Calkins has “the most direct contact with the laboratories and has made sure the people doing the experiments have the resources and the capacity to achieve their goals,” he added. 

As Calkins described it, “I’m managing science and making sure that talented people can do good science.” 

The physical feat behind the achievement involves firing 192 laser beams into two small holes on the top and bottom of a small cylinder that is inside a facility the size of a sports stadium.  

When the beams hit their target, they unleash temperatures and pressures like those in the cores of stars and giant planets and inside exploding nuclear weapons.
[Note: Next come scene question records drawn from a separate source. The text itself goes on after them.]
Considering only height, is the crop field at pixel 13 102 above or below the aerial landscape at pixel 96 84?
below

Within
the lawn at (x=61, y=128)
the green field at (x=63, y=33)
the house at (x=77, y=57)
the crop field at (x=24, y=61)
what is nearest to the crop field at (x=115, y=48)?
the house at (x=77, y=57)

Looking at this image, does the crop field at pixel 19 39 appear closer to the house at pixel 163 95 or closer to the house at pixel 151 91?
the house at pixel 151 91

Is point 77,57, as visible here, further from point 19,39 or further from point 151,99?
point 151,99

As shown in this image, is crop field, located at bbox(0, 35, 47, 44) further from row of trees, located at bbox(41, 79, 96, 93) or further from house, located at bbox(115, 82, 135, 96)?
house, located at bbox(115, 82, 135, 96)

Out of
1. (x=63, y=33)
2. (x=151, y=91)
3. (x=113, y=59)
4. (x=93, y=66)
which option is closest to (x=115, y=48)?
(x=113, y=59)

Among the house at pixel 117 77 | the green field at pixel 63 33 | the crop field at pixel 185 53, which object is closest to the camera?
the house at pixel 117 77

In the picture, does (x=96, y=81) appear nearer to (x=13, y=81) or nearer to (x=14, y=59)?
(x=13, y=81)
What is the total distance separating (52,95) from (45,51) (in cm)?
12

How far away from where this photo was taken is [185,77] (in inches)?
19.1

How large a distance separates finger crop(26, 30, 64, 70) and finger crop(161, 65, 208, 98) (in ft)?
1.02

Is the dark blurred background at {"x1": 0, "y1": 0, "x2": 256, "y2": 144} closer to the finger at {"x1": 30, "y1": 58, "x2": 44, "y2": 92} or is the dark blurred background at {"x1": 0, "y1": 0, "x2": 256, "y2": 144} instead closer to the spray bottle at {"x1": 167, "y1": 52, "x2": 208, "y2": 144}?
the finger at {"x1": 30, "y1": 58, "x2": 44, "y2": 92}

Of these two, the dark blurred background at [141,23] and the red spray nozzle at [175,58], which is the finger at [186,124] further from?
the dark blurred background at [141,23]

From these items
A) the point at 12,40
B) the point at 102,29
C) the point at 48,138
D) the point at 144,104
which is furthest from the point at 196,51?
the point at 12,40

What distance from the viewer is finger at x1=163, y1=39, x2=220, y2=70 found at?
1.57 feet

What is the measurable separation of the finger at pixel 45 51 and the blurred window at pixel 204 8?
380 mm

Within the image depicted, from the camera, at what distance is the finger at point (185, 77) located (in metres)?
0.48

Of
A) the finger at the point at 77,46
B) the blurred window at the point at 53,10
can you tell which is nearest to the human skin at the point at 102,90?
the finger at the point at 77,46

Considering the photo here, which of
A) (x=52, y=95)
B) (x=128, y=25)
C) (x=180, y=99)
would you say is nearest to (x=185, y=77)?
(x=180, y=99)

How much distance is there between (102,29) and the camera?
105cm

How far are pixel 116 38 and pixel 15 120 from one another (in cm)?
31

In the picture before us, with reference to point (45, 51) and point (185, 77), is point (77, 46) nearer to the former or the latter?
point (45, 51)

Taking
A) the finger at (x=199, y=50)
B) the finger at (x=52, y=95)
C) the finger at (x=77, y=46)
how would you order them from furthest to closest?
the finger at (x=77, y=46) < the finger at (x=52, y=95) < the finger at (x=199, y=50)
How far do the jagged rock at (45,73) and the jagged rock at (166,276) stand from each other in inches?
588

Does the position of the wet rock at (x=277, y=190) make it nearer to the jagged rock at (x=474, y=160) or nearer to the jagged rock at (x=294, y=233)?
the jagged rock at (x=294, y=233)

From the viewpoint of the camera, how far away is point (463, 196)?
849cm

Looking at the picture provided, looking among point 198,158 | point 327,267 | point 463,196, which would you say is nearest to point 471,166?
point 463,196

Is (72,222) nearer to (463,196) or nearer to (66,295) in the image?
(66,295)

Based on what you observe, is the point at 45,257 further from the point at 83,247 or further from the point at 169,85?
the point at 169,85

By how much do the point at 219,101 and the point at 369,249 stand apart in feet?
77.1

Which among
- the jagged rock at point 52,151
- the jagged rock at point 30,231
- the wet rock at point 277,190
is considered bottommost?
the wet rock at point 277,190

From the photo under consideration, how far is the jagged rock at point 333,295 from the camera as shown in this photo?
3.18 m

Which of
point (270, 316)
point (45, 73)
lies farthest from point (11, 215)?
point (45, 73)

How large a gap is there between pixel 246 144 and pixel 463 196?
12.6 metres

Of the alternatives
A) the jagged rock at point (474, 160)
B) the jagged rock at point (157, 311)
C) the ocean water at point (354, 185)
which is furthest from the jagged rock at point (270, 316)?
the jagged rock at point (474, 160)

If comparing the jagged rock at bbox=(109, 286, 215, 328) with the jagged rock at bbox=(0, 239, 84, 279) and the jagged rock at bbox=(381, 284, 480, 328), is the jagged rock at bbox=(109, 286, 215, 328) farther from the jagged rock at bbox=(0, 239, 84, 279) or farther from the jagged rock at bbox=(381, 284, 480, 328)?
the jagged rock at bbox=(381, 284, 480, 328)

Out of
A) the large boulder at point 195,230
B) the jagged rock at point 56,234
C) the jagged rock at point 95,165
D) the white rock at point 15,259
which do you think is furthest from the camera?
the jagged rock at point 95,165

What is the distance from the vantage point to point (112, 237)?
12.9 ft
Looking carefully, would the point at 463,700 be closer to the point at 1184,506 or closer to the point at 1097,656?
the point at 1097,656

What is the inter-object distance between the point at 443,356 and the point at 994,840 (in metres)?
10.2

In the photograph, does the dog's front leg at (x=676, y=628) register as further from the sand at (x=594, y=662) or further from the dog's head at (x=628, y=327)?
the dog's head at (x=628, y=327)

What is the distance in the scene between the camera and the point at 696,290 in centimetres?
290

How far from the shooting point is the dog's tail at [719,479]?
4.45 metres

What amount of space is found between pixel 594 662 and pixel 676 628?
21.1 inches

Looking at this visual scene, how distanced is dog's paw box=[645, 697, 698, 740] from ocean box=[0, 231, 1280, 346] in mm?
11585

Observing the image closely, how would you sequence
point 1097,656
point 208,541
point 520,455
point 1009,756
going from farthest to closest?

Although this outcome had been achieved more than a hundred times, never once before had the fusion fuel remained hot, dense and round enough for the time needed to ignite.  

This time the ignition created more energy than it took to fire the lasers: an energy breakthrough. The ramifications, however, lie well beyond the physics. 

A breakthrough for nuclear weapons and clean energy 

On the weapons front, the United States and other nuclear powers agreed in the 1990s to limit and, in many cases, ban nuclear testing, and the U.S. has not tested a nuclear weapon since 1992. Other nations, however, have been known to conduct underground tests, leading to a cat-and-mouse game of bragging or guessing.  

The fusion success shows the U.S. is capable of the most advanced nuclear developments on the planet without needing to prove it with detonation, Anderson said. He added that this success sends a powerful signal that the U.S. can maintain a safe, secure and reliable nuclear deterrent without a return to exploding nuclear weapons. 

As for clean energy, the fusion breakthrough is the first step in a long process to create reliable electricity without the release of greenhouse gases or radioactive waste by-products. 

Nelson said she finds it amazing that she got her start as an intern at the NNSA’s Lawrence Livermore Research Laboratory while finishing her undergraduate degree in chemistry. 

“It was a tremendously influential experience for me, but I had no idea that I’d be sitting in this chair 20 years later when such a scientific breakthrough would be accomplished.” Nelson said. “If we are able to use this technology someday to enable clean energy, this really would be tremendously game-changing.”